Atheism
The important point, about my having so early in my life dismissed the silly, morbid, cruel, neurotic and gratuitously unpleasant fantasm of Christianity, is that I never spent enough time among the Faithful to absorb (as, by osmosis apparently, the belief in such things is absorbed) the really strange things that Xians believe in without, quite, acknowledging or even consciously knowing that they believe in them: The Devil, for example, and Eternal Hellfire. These bizarre and deeply morbid convictions which most Xians do in fact hold steadfastly, and, somehow, communicate to one another--and which, in fact, they live, and die, in mortal fear of--but which are completely omitted (so far as I know) from their official catechisms, I have never, ever, entertained the slightest belief in--rather less even than I've ever, for one brief, moment credited the existence of vampires or werewolves. I thoroughly enjoyed Bram Stoker's Dracula when I was in high school, and willingly enough suspended my disbelief in vampires while I was reading it, but, unlike 'Twilight' fans, or most women, I find nothing sexy in the undead.

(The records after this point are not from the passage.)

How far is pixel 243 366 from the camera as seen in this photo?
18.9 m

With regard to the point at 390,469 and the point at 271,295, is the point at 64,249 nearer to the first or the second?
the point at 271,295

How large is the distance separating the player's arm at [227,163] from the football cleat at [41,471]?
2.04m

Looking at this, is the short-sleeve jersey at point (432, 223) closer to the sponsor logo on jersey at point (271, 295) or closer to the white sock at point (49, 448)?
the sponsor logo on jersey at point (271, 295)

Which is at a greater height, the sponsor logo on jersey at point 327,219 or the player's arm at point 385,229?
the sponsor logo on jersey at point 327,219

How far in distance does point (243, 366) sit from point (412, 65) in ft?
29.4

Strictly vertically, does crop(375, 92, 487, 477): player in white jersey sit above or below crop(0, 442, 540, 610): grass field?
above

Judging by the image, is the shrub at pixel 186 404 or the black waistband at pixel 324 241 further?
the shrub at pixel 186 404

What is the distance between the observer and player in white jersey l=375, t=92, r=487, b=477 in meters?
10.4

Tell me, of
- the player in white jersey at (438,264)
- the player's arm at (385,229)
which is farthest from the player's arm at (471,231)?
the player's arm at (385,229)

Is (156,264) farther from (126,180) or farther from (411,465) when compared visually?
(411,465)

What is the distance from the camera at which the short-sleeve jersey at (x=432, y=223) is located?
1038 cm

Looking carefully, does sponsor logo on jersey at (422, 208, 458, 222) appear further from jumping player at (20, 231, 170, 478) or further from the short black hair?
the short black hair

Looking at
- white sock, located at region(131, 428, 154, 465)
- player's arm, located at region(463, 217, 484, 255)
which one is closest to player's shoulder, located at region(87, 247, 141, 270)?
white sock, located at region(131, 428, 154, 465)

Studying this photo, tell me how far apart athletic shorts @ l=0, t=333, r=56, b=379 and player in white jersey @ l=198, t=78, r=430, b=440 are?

But, getting back to those imaginary, sleep-inducing (when enumerated) sheep whose care, at the age of eleven, I cheerfully relinquished to an equally fictive Good Shepherd--The happy consequence, of all of which scrupulous refusal to believe in things for which I saw no evidence, and which I felt no compulsion of conscience to believe in, was that I was never even tempted thenceforth to believe in things simply because other people believed in them, and that I found it easy (without necessarily fully realizing the radical depth of my perception) to recognize those whose beliefs were, in essence, given them from a consensus of other peoples' beliefs, and infallibly to judge them, without my always quite being conscious of so judging them, as moral lunatics--whose works are profitless, worthless, senseless and meaningless--and, for the matter of that, not seldom morbid and gratuitously unpleasant: Nathaniel Hawthorne, for example, and Edgar Poƫ, not to mention William Faulkner, John Updyke, Ernest Hemingway, Philip Roth, Cormac McCarthy--and just about any contributor to the New York Times editorial page (except Frederick Crews and Vladimir Putin) that you could name.
Boldly I say so, having read little more than synopses of the works of those so dismissively named. Yet confidently I assert that it will be a pleasant, cool and dry day in Oxford, Mississippi before I'll read 'A Rose for Emily,' The Sound and the Fury, 'The Fall of the House of Usher,' or The Scarlet Letter.